* _Task details_:
Below is a vice presidential debate thread. Summarize its main assessment of the debate in two sentences.

Vice Presidential Debate Thread

Speaking of this, I actually did a double-take at the length of that pause before he started to answer. It seemed like hours.

That debate went about how I expected it would. Biden came out with high energy, but he didn’t make Ryan look bad. There wasn’t a hands-down winner. I can see the argument for either side thinking they won. Biden is taking heat for his immature antics, but I completely see why he acted that way. The best he could have hoped for was to re-energize supporters that were somewhat dejected after Obama’s lackluster performance. I think he did that. Ryan, meanwhile, just had to keep his cool, not look uncomfortable and not make any big mistakes. So really, both sides probably felt like they accomplished what they wanted to.

Well it must take a longggg time to muster up malarky for Romney, since Eddie always maintained that* how* a child was conceived doesn’t change his definition of “life”
and therefore always ruled out rape, incest or threat to the life of the mother as credible reasons for terminating a pregnancy.

Thanks. Yeah, not the best zinger, but Ryan set it up for him.

(emphasis added)

You mean the one from the Congressional Budget Office, I presume? Thats the only one that called the plan “impossible”? Just the one, then?

* _Source data_:
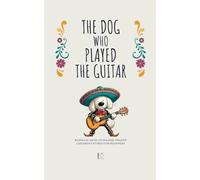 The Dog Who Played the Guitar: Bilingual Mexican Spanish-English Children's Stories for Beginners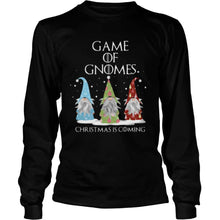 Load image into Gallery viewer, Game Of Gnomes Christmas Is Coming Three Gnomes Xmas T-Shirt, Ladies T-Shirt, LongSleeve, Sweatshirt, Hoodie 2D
==
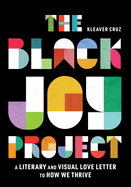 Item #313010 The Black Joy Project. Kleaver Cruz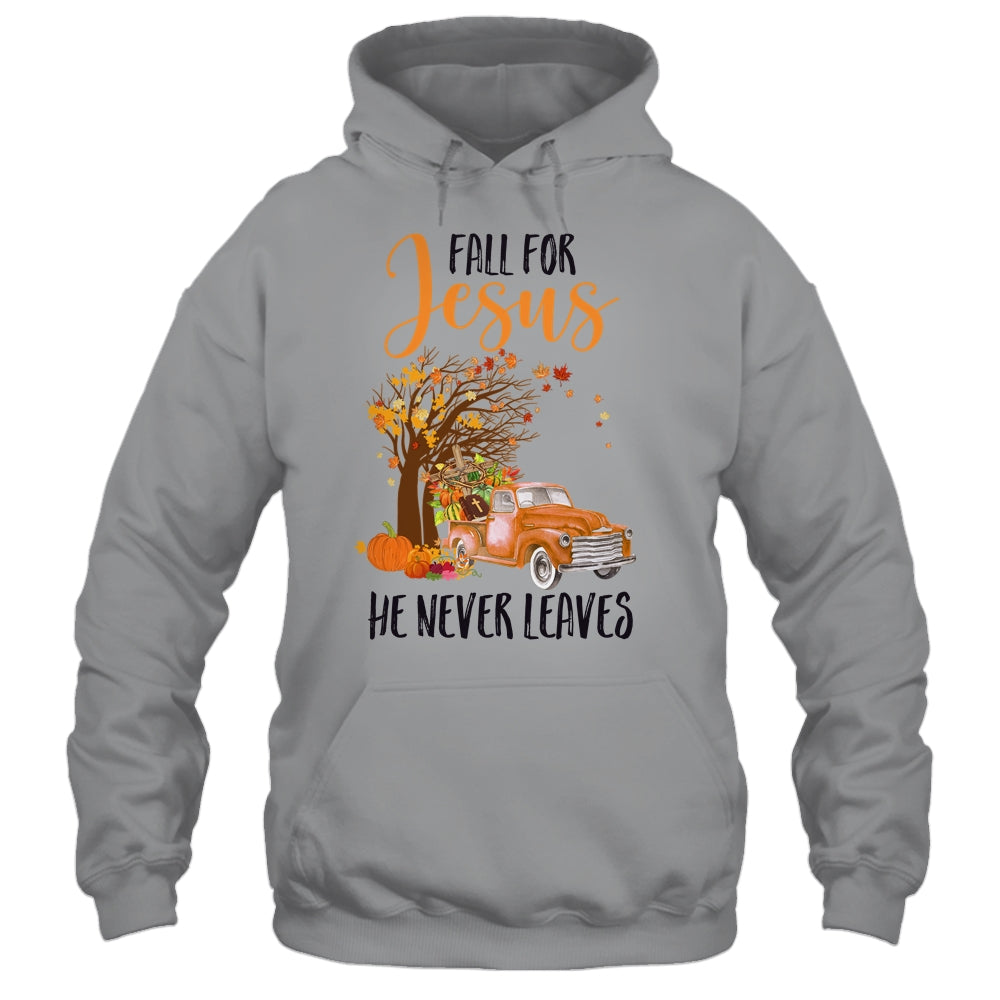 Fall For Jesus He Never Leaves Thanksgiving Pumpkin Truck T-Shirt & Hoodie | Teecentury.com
---
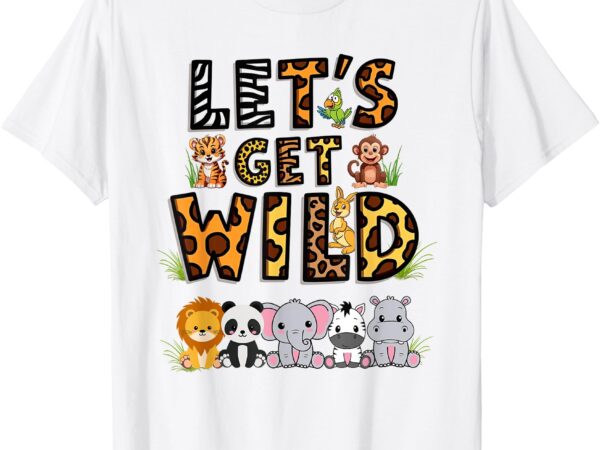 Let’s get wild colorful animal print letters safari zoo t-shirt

* _Solution_:
One post in the thread says the debate went as expected: Biden came out with high energy but didn't make Ryan look bad, and there was no hands-down winner. It argues that Biden aimed to re-energize supporters dejected after Obama's lackluster performance while Ryan only had to keep his cool and avoid big mistakes, so both sides probably felt they accomplished what they wanted.